In the play, Chandra, the environmental activist protesting against the destruction and degeneration caused by coalmines in Mumbai (India), is torn between the land of her father (Mumbai) and the land that has been her ‘home’ (London).

Kent believes it to be a personal exploration of her own identity and mixed heritage: “It is important to me that we care for each other whatever country we live in and that the environment should be a concern of everyone on the planet.

“She [Chandra] is driven by her work and allows that to dictate her life, but things are going wrong and she has to confront who she really is and what is really important to her.

“Once she stops resisting she can move on emotionally. Belonging is fundamental to who we are but it can also limit us.”

Similarly, Sharmila Chauhan’s ‘Purnjanam/Born Again’ delves into the idea of twin homelands.

The backdrop of the play is formed by the protests in Mumbai which are strongly reminiscent of the recent riots in the UK. Using the scene of burning Mumbai as a microcosm for global politics, the play raises questions about responsibility and activism.

Commenting on the diasporic element of the play and its female characters, Chauhan said:

“Indian culture has a history of liberated sexuality and in more recent times extreme suppression. Where else do you find films obsessed with love, but no kissing?

“Mumbai itself is a city heavy with sexual energy. Suketu Mehta describes it being ‘under constant state of orgasm.’

“I wanted to explore this dichotomy and the effect this may have on two young people who are at the cusp of East and West ideals. Most of all I wanted to show a liberated Indian woman who, though afraid, is ready to take a risk.”

It is with this thinking that Chauhan penned the Mumbai middle-class wife Divya for whom an extra-marital affair is “guiltless and almost glib”, the modern Mumbai girl Muni who is frustrated by the non-consummation of her childhood love, and the Temple Girl who “as a daughter of the continent embodies all its magic, wisdom and extremes.”

All of these female characters, Chauhan said “have differing beliefs, yet their strength comes from being able to challenge not only those around them, but themselves in the search for their own personal truths.”

Particularly intriguing is the Temple Girl, the energy behind all activity on the stage.

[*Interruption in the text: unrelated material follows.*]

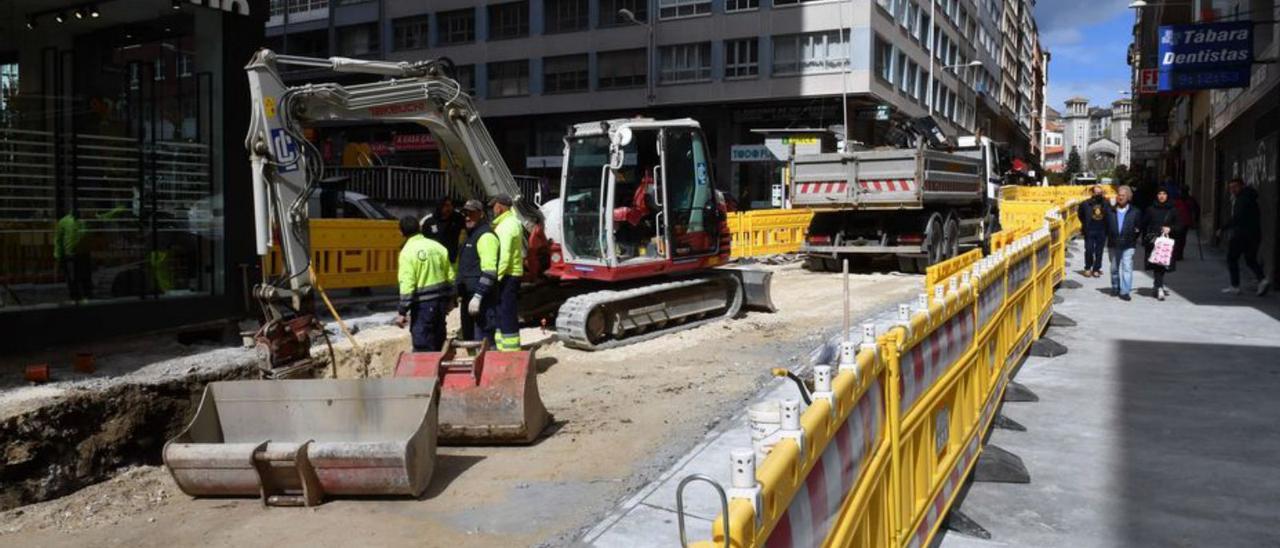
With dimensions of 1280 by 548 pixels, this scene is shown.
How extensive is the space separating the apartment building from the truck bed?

Her reverence to Kali Ma, the Goddess of Strength (worshipped especially in Bengal), was embodied in her.

Through her character Chauhan explores the deification of women in Hindu culture:

“The deification of Hindu women…is a residue from earlier times when Hinduism was much more matriarchal and the ‘mother goddess’ played a greater role than her male counterparts.

“As that’s changed, in Hinduism and many other religions, and the predominant figures are male, the traits for femininity have become constricted.

“One of these is ‘pure’ woman – the woman who is ‘Goddess like’. The main issue I have with this approach is not just that it is in total contrast to the lives of everyday women, and therefore an unattainable ideal, but that it allows no complexity both in the spiritual and earthly realms.”

Rhyming in their explorations, both ‘Purnjanam/Born Again’ and ‘Endless Light’ contain a strong and refreshing female diasporic voice. The characters are complex and real, the ideas are pertinent and the performance intriguing.

Rabindranath Tagore once wrote: “And just because woman has been insulated, has been living in a sort of obscurity, behind man, I think she will have her compensation in the civilization which is waiting to come.”

Dare I say that that civilisation has arrived? ‘Tagore’s Women’ made me think that it has.